期刊名称:International Journal of Advanced Research In Computer Science and Software Engineering
印刷版ISSN:2277-6451
电子版ISSN:2277-128X
出版年度:2012
卷号:2
期号:4
出版社:S.S. Mishra
摘要:Databases are rich with hidden information that can be used for intelligent decision making. Classification and prediction are two forms of data analysis that can be used to extract models describing important data classes or to predict future data trends. Such analysis can help provide us with a better understanding of the data at large. Whereas classification predicts categorical (discrete, unordered) labels, prediction models continuous valued functions. The data analysis task is classification; Decision tree induction is the learning of decision trees from class-labeled training Tuples. A decision tree is a flowchart-like tree structure. The individual tuples making up the training set are referred to as training tuples and are selected from the database under analysis. Training data are analyzed by a classification algorithm. Many classification methods have been proposed by researchers in machine learning, pattern recognition, and statistics. Most algorithms are memory resident, typically assuming a small data size. In this paper we describe a basic algorithm for learning decision trees called Decision Tree Induction.

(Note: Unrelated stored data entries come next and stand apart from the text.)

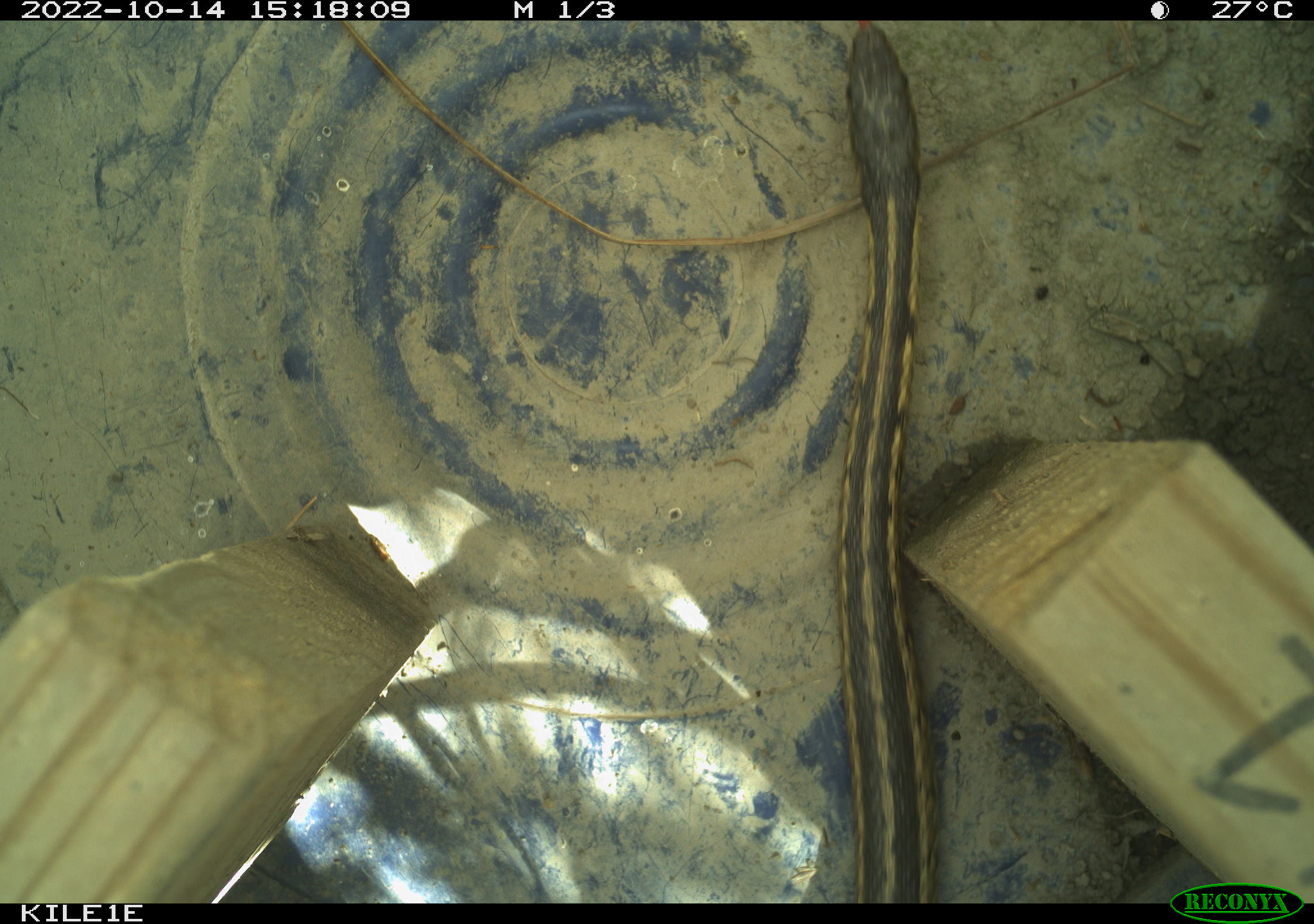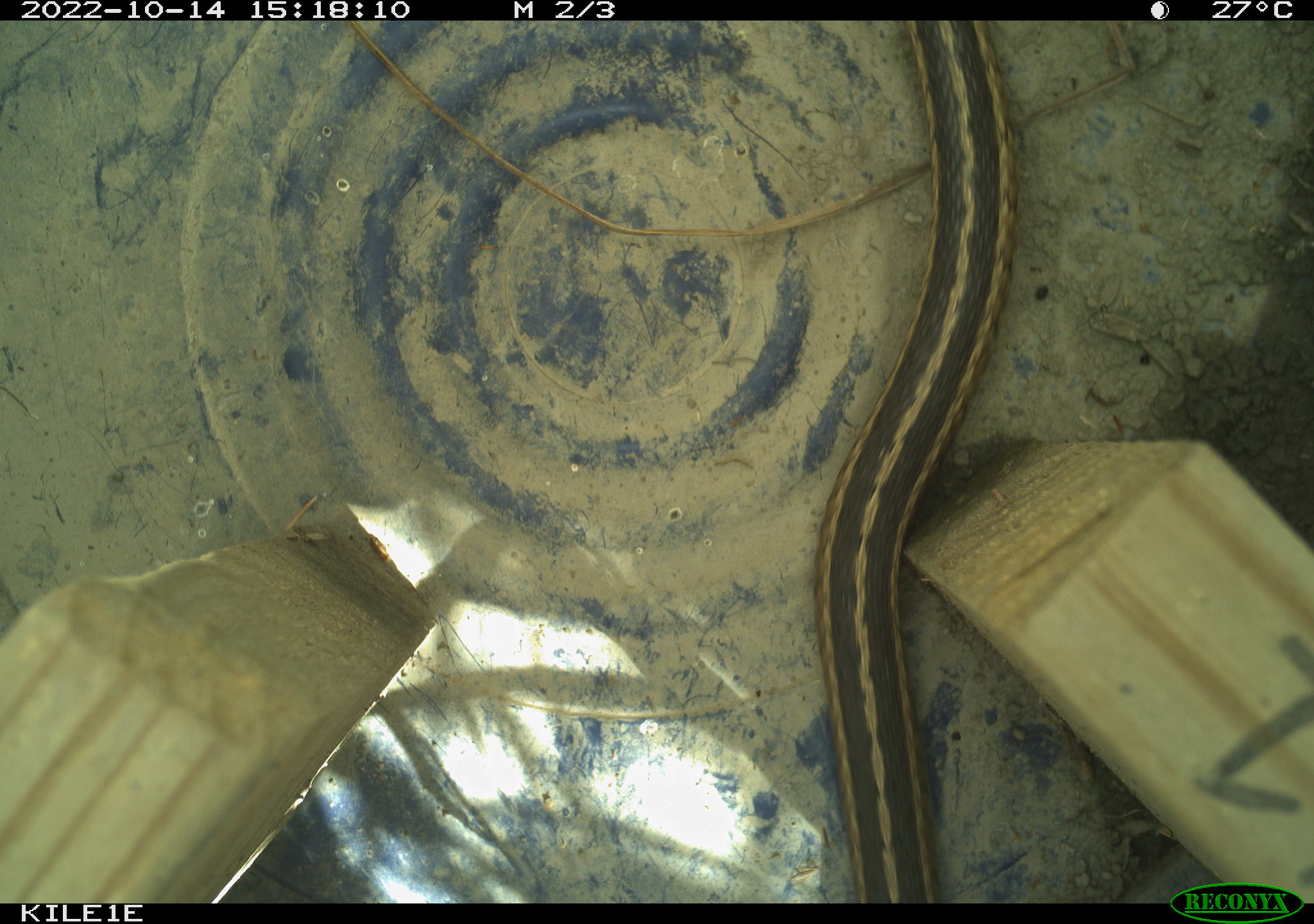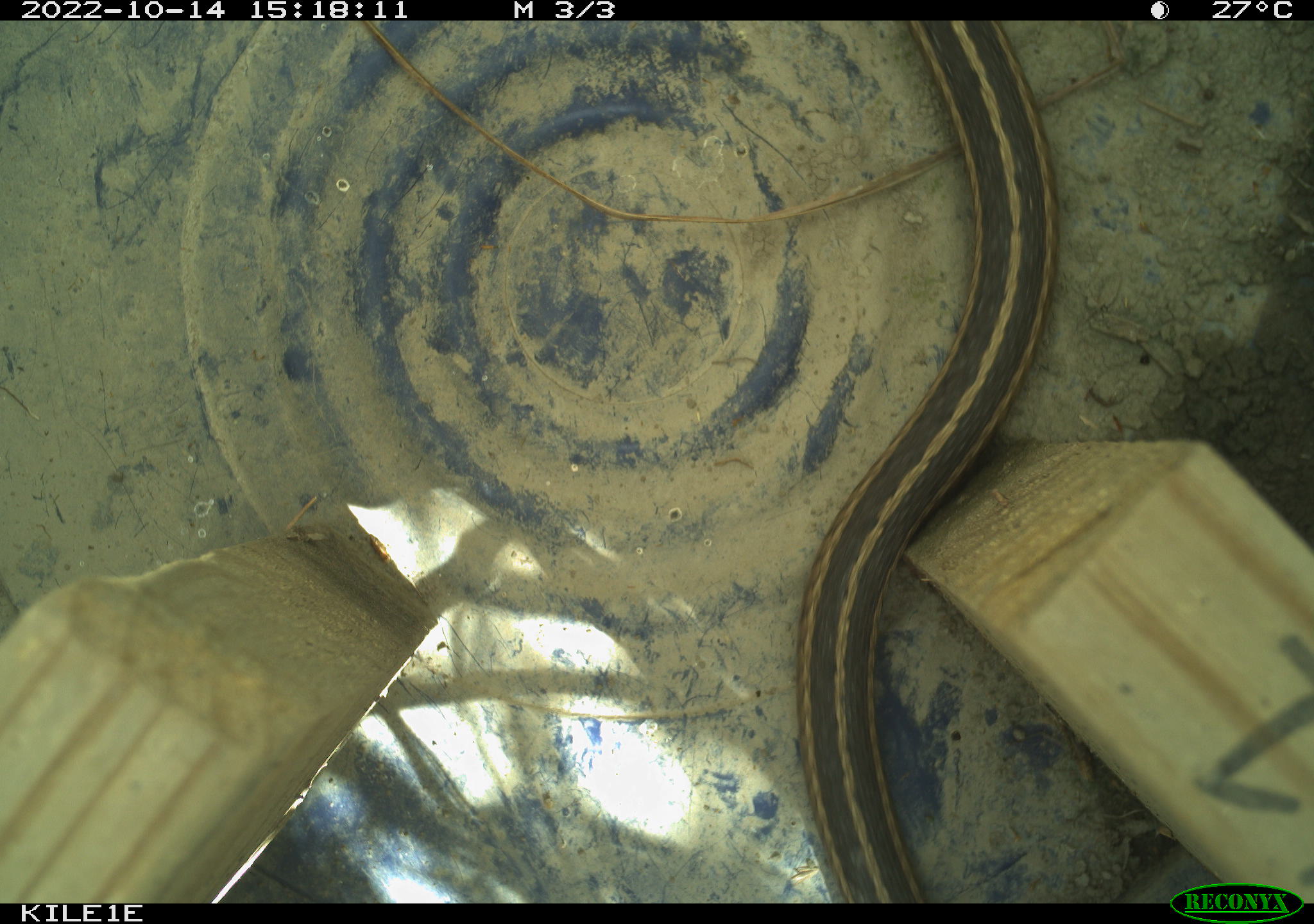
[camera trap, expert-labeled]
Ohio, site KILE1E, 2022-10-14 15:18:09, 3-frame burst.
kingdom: Animalia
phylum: Chordata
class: Reptilia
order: Squamata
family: Colubridae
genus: Thamnophis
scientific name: Thamnophis sirtalis sirtalis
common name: eastern gartersnake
Eastern gartersnake (Thamnophis sirtalis sirtalis).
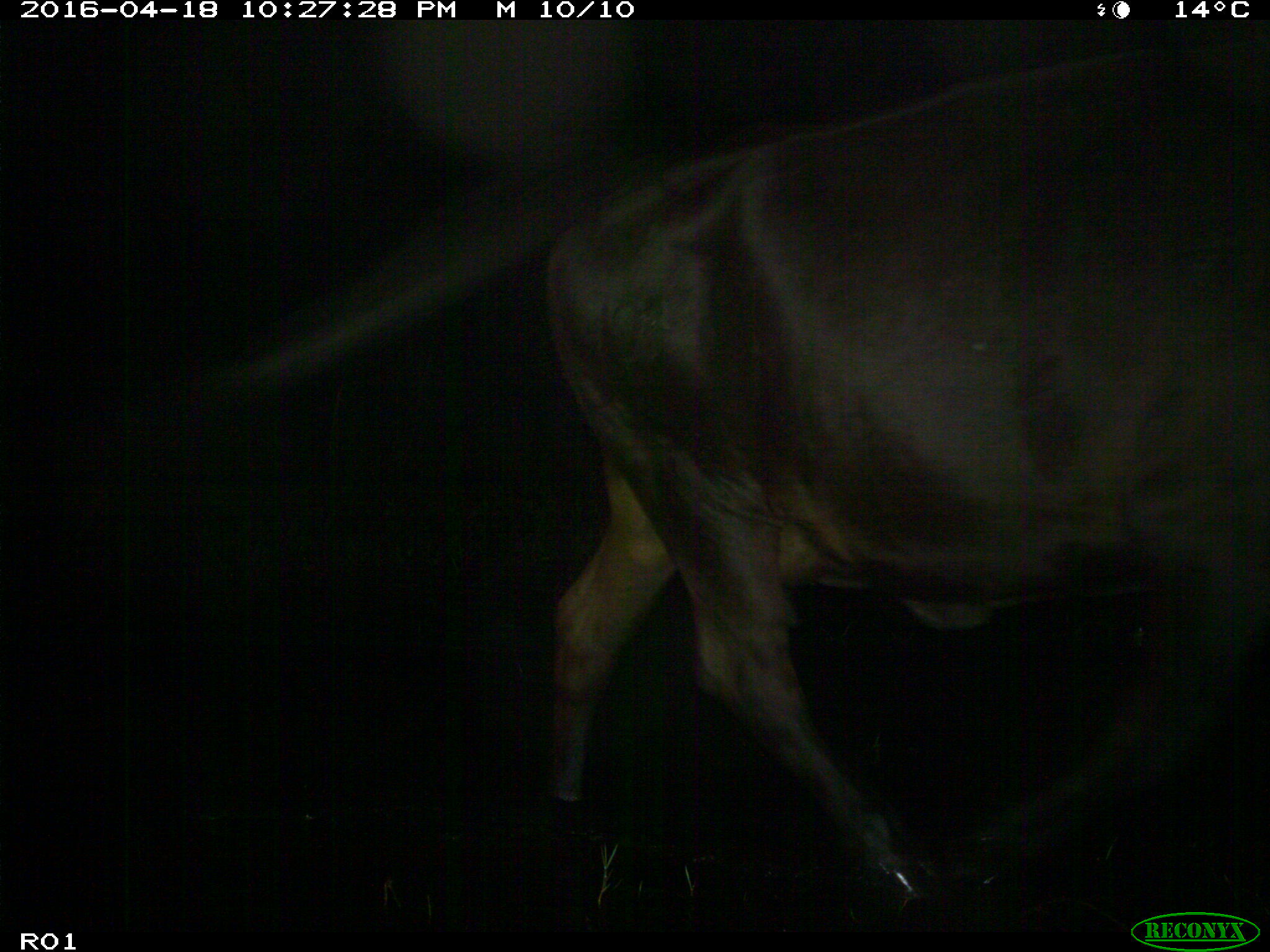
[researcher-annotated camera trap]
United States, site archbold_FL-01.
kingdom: Animalia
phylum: Chordata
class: Mammalia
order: Artiodactyla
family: Bovidae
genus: Bos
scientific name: Bos taurus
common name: domestic cow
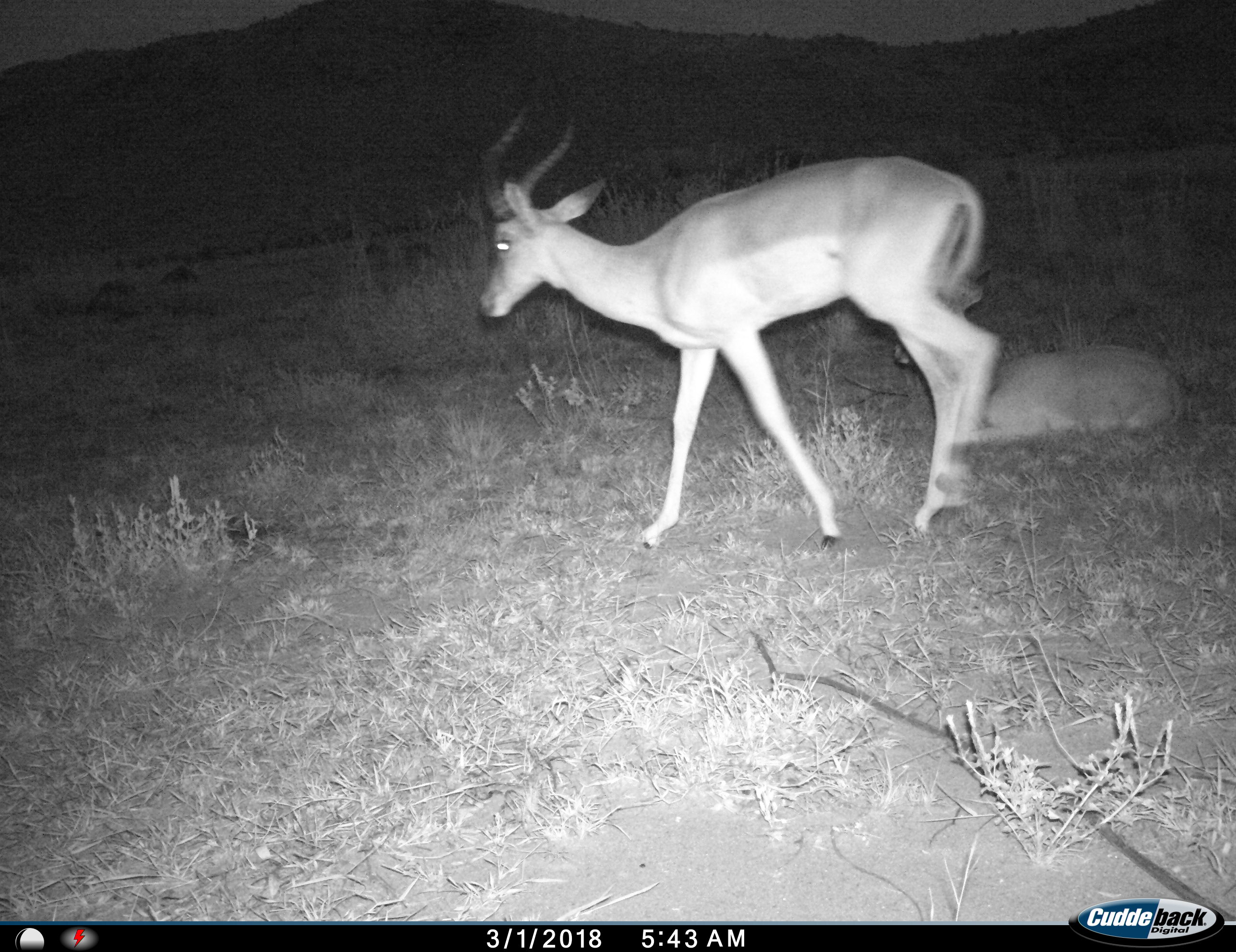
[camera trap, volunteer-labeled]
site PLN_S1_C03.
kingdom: Animalia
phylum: Chordata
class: Mammalia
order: Artiodactyla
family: Bovidae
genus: Aepyceros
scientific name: Aepyceros melampus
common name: impala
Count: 2.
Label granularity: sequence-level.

During tree construction, attribute selection measures are used to select the attribute that best partitions the tuples into distinct classes. Popular measures of attribute selection are given. When decision trees are built, many of the branches may reflect noise or outliers in the training data. Tree pruning attempts to identify and remove such branches, with the goal of improving classification accuracy on unseen data. Tree pruning and Scalability issues for the induction of decision trees from large databases are discussed
关键词:Classification; Decision Tree Induction; Data partitions; Information gain; Gain ratio; Gini index and Tree ;Pruning.